▶ DATASET RECORDS:
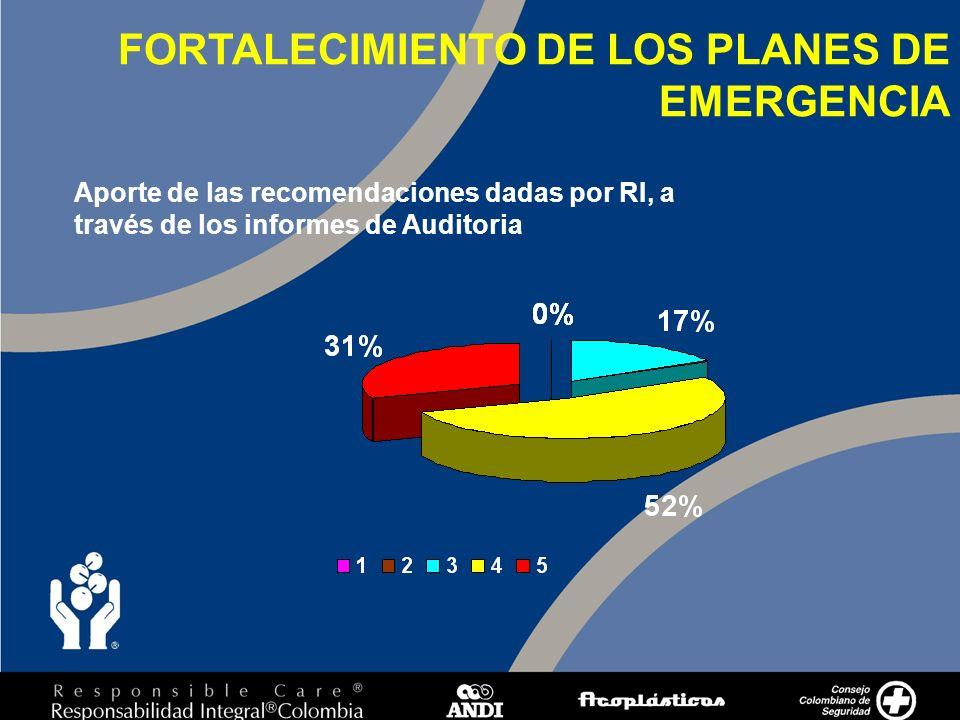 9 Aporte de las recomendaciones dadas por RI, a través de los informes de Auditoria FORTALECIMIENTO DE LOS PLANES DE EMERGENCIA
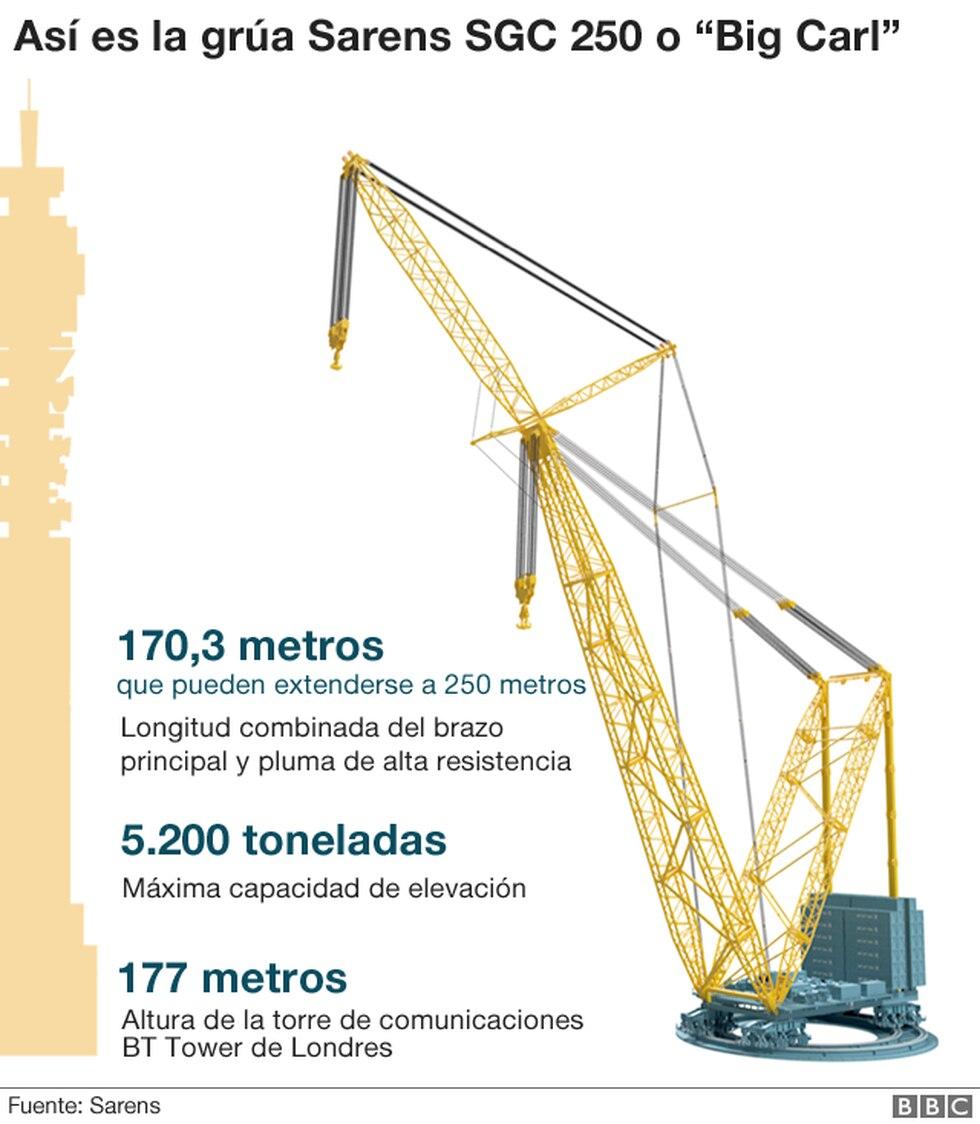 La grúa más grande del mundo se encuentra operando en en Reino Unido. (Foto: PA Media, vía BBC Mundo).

==

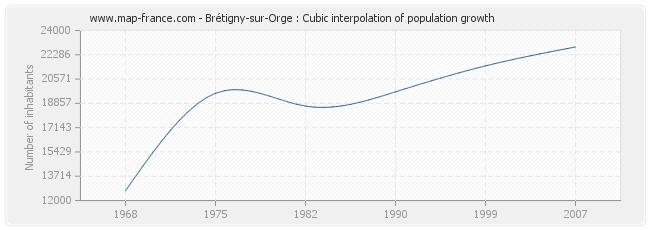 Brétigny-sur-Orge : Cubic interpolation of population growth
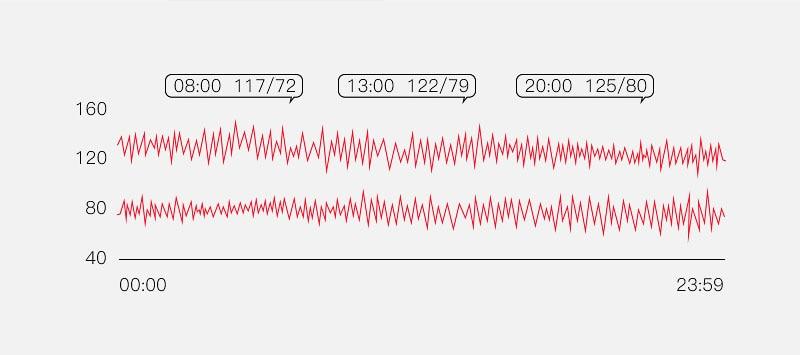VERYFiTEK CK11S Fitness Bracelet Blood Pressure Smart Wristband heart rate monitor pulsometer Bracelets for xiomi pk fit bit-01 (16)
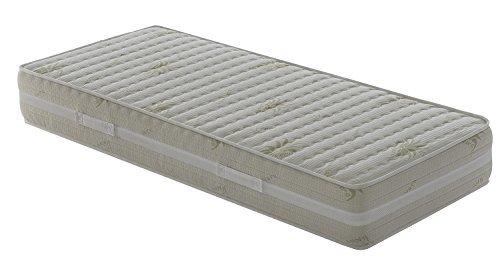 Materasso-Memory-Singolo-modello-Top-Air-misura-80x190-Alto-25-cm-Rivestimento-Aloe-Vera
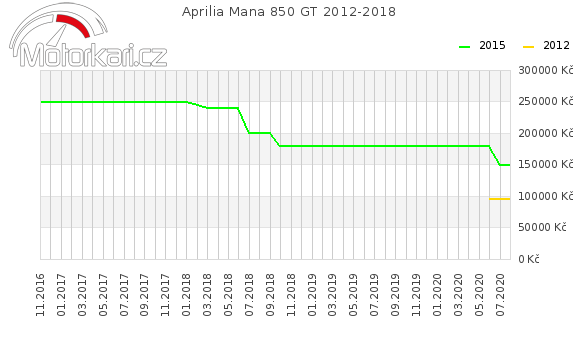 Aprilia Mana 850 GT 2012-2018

* * *

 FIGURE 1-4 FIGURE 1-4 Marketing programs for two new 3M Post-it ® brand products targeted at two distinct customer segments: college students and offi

▶ WHAT NEEDS TO BE DONE:
From the material above, output only the span of lines that starts at the one containing "Brétigny-sur-Orge : Cubic" and finishes at the one containing "Aprilia Mana 850 GT 2012-2018", word for word and free of pictures.

▶ SOLUTION:
 Brétigny-sur-Orge : Cubic interpolation of population growth
VERYFiTEK CK11S Fitness Bracelet Blood Pressure Smart Wristband heart rate monitor pulsometer Bracelets for xiomi pk fit bit-01 (16)
 Materasso-Memory-Singolo-modello-Top-Air-misura-80x190-Alto-25-cm-Rivestimento-Aloe-Vera
 Aprilia Mana 850 GT 2012-2018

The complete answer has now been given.